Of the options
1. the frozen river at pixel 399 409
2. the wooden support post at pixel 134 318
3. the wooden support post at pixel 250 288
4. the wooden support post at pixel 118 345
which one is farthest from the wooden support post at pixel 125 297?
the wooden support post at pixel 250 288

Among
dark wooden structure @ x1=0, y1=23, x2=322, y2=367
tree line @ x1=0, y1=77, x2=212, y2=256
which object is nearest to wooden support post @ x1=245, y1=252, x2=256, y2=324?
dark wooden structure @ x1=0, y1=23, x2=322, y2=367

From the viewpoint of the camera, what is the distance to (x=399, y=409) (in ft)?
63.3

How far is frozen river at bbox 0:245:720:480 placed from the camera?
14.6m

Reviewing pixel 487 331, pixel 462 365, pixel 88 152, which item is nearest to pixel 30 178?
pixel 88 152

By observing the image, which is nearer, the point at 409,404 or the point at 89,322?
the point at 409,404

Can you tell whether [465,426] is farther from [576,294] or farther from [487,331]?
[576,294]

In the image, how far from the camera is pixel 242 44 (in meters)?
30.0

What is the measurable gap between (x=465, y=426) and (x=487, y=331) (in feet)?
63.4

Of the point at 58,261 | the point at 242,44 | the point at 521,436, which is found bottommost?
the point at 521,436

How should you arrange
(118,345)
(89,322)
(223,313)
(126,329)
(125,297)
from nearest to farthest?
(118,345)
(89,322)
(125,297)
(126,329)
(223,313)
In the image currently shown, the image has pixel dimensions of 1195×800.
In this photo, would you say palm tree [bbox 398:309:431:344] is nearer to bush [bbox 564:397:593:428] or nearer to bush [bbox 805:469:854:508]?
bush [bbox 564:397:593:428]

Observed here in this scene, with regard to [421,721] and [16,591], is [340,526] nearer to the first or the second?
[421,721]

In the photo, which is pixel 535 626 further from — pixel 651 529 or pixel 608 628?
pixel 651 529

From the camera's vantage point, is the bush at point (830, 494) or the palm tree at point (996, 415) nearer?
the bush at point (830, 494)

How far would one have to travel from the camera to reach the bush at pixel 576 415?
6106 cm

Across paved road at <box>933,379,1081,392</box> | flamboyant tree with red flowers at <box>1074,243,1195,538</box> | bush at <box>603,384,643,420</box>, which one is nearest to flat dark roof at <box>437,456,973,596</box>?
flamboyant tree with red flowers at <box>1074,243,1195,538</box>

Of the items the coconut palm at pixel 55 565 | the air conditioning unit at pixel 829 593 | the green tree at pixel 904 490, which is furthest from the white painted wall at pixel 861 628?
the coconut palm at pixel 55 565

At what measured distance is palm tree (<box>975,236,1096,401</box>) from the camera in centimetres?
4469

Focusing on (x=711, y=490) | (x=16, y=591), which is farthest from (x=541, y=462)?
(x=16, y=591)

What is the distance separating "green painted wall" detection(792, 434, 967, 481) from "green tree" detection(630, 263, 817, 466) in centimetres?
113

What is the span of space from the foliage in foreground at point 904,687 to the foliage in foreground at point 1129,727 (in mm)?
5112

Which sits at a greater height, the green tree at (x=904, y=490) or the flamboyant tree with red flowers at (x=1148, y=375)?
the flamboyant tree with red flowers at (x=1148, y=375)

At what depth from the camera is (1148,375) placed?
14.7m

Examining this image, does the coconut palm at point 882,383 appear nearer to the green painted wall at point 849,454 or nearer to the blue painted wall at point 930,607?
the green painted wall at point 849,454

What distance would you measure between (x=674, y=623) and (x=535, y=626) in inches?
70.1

- _Problem statement_
Edit the listing above by replacing every "frozen river" with "icy stream" and leave everything else unchanged.

- _Response to this task_
Of the options
1. the icy stream at pixel 399 409
2. the wooden support post at pixel 134 318
3. the wooden support post at pixel 250 288
4. the wooden support post at pixel 118 345
which one is farthest from the wooden support post at pixel 125 297?
the wooden support post at pixel 250 288

Among
dark wooden structure @ x1=0, y1=23, x2=322, y2=367
tree line @ x1=0, y1=77, x2=212, y2=256
which object is nearest to wooden support post @ x1=245, y1=252, x2=256, y2=324?
dark wooden structure @ x1=0, y1=23, x2=322, y2=367

From the viewpoint of the camera, what is the distance to (x=399, y=409) (in ft)?
63.3

How far is icy stream at bbox 0:245:720:480 placed from the camera?
14.6m

Reviewing pixel 487 331, pixel 462 365, pixel 88 152, which item is nearest to pixel 30 178?
pixel 88 152

By observing the image, which is nearer, the point at 409,404 or the point at 89,322?
the point at 409,404

Can you tell whether [465,426] is farther from [576,294] or farther from [487,331]?
[576,294]

In the image, how far from the camera is pixel 242 44 (in meters)?
30.0

What is the measurable gap between (x=465, y=426) and (x=487, y=331) (in feet)?
63.4

Of the point at 58,261 | the point at 242,44 | the point at 521,436, which is found bottommost?
the point at 521,436

How should you arrange
(118,345)
(89,322)
(223,313)
(126,329)
(125,297)
from nearest to farthest?
(118,345)
(89,322)
(125,297)
(126,329)
(223,313)
In the image currently shown, the image has pixel dimensions of 1195×800.
In this photo, would you say palm tree [bbox 398:309:431:344] is nearer to bush [bbox 564:397:593:428] or nearer to bush [bbox 805:469:854:508]?
bush [bbox 564:397:593:428]

Observed here in this scene, with regard to [421,721] and [16,591], is [340,526] nearer to the first or the second?
[421,721]

In the photo, which is pixel 535 626 further from — pixel 651 529 or pixel 608 628?
pixel 651 529

From the camera's vantage point, is the bush at point (830, 494) or the palm tree at point (996, 415) nearer?
the bush at point (830, 494)

How far would one have to travel from the camera to reach the bush at pixel 576 415?
6106 cm

Across paved road at <box>933,379,1081,392</box> | flamboyant tree with red flowers at <box>1074,243,1195,538</box> | bush at <box>603,384,643,420</box>, which one is nearest to flat dark roof at <box>437,456,973,596</box>?
flamboyant tree with red flowers at <box>1074,243,1195,538</box>

Of the items the coconut palm at pixel 55 565 | the air conditioning unit at pixel 829 593 | the green tree at pixel 904 490, which is furthest from the white painted wall at pixel 861 628?
the coconut palm at pixel 55 565

At what measured distance is palm tree (<box>975,236,1096,401</box>) from the camera in centimetres?
4469

Focusing on (x=711, y=490) | (x=16, y=591), which is farthest from (x=541, y=462)?
(x=16, y=591)

What is the distance separating "green painted wall" detection(792, 434, 967, 481) from "green tree" detection(630, 263, 817, 466) in centimetres?
113

What is the span of space from the foliage in foreground at point 904,687 to the foliage in foreground at point 1129,727 (in mm)?
5112

Which sits at a greater height, the green tree at (x=904, y=490) or the flamboyant tree with red flowers at (x=1148, y=375)?
the flamboyant tree with red flowers at (x=1148, y=375)

At what depth from the camera is (1148,375) placed?
14.7m

Examining this image, does the coconut palm at point 882,383 appear nearer to the green painted wall at point 849,454 or nearer to the blue painted wall at point 930,607?
the green painted wall at point 849,454

What distance would you measure between (x=674, y=623) and (x=535, y=626) in inches?
70.1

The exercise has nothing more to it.